Section 2-57 would prohibit the employee from accepting employment in the private sector which involved work related to any city contract in which the participated as a city employee. This prohibition would apply for two years after leaving city service.
This section would also, while the employee is still working for the city, prohibit him from negotiating contract that would be carried out after he had left city service. However, once the employee leaves city service, he could contact city personnel and negotiate a contract with the city to provide services to the city.
C. Section 2-58: Prohibited Interests in Discretionary Contracts
Section 2-58 of the Ethics Code states:
Within one (1) year of the termination of official duties, a former city officer or employee shall neither have a financial interest, direct or indirect, in any discretionary contract with the City, nor have a financial interest, direct or indirect, in the sale to the City of any land, materials, supplies, or service.
This provision applies only to former employees who had been required to fill out the annual financial disclosure form under Section 2-73 of the Ethics Code. Even for those employees, this provision does not apply to contracts for professional services. Because the employee in this inquiry has not been in a category of employees who are required to submit financial disclosure reports under Section 2-73, Section 2-58 is not applicable to his inquiry.

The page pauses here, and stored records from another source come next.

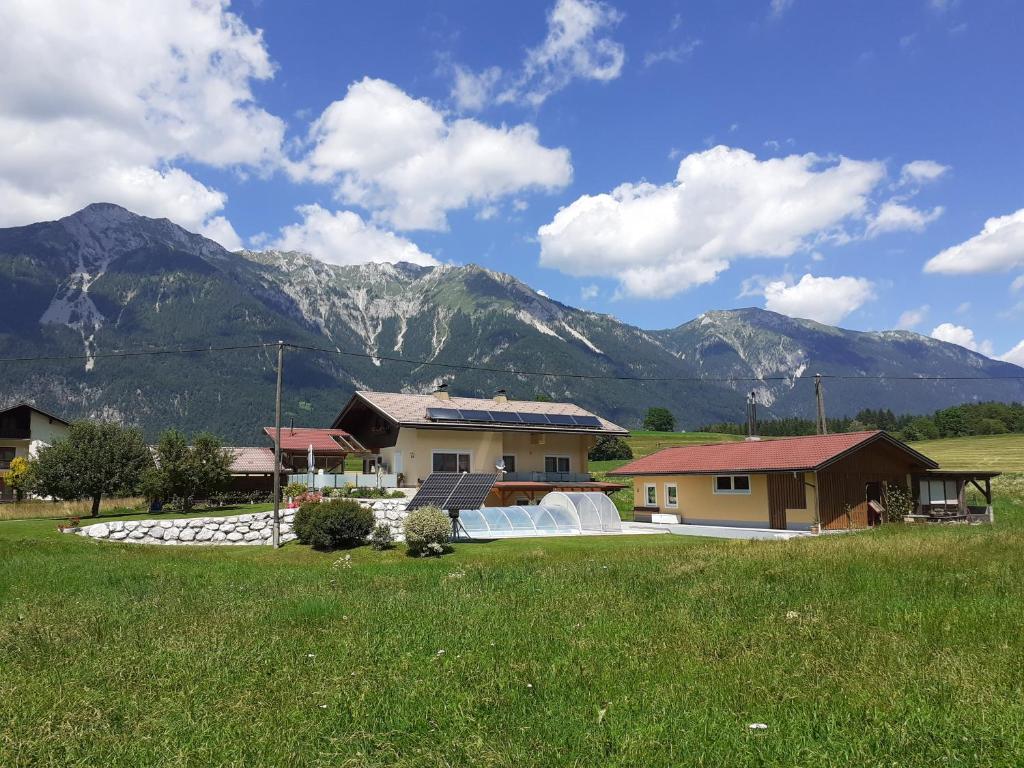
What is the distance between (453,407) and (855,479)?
78.1 feet

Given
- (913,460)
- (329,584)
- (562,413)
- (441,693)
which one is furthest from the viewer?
(562,413)

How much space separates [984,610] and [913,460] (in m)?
31.9

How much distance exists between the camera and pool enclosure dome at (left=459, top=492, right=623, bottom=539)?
29.5 m

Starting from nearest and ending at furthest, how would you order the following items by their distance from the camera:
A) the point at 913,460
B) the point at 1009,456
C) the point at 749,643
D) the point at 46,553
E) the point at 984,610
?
1. the point at 749,643
2. the point at 984,610
3. the point at 46,553
4. the point at 913,460
5. the point at 1009,456

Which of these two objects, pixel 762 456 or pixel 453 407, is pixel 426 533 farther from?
pixel 453 407

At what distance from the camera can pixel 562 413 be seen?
4959cm

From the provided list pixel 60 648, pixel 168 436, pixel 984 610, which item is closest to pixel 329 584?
pixel 60 648

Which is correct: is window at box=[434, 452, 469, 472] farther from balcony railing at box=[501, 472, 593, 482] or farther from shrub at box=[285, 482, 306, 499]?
shrub at box=[285, 482, 306, 499]

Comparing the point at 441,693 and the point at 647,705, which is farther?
the point at 441,693

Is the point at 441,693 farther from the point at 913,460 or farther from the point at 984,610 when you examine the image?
the point at 913,460

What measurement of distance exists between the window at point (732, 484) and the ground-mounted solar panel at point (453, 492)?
16.6 m

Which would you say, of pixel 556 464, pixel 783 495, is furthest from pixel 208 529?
pixel 783 495

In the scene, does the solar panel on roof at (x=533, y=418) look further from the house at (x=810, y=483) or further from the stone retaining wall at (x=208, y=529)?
the stone retaining wall at (x=208, y=529)

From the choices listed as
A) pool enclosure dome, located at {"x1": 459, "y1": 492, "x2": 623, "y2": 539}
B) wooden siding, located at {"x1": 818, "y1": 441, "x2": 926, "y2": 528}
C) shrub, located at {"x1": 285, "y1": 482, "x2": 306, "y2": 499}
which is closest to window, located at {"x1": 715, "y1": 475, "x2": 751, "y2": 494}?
wooden siding, located at {"x1": 818, "y1": 441, "x2": 926, "y2": 528}
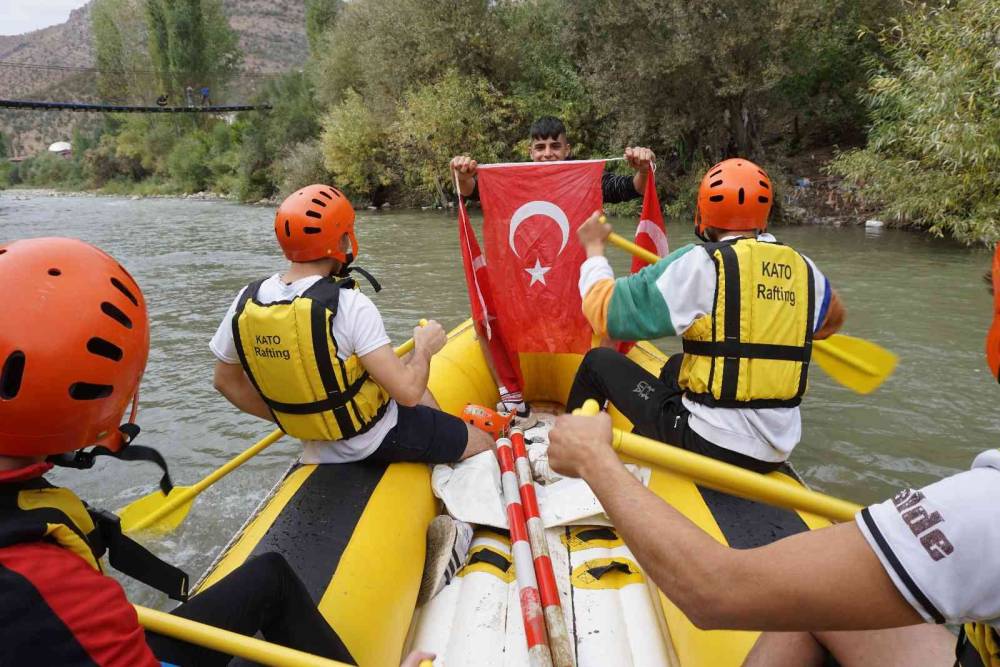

D. Section 2-55: Continuing Confidentiality
Section 2-55 of the Ethics Code states:
A former city official or employee shall not use or disclose confidential government information acquired during service as a city official or employee. This rule does not prohibit:
(a) any disclosure that is no longer confidential by law; or
(b) the confidential reporting of illegal or unethical conduct to authorities designated by law.
Under this provision, the former employee must keep confidential any information learned while serving the city. Further, such information cannot be used in any way to further the private interests of the employee or any private sector employer of the employee.
The employee may not represent the private interests of any person, group or entity for compensation for a period of two years after leaving city employment. He may seek to be individually retained by contract to provide services to the city after he has left city service. Such a contract, though, cannot be negotiated until he has terminated his employment with city.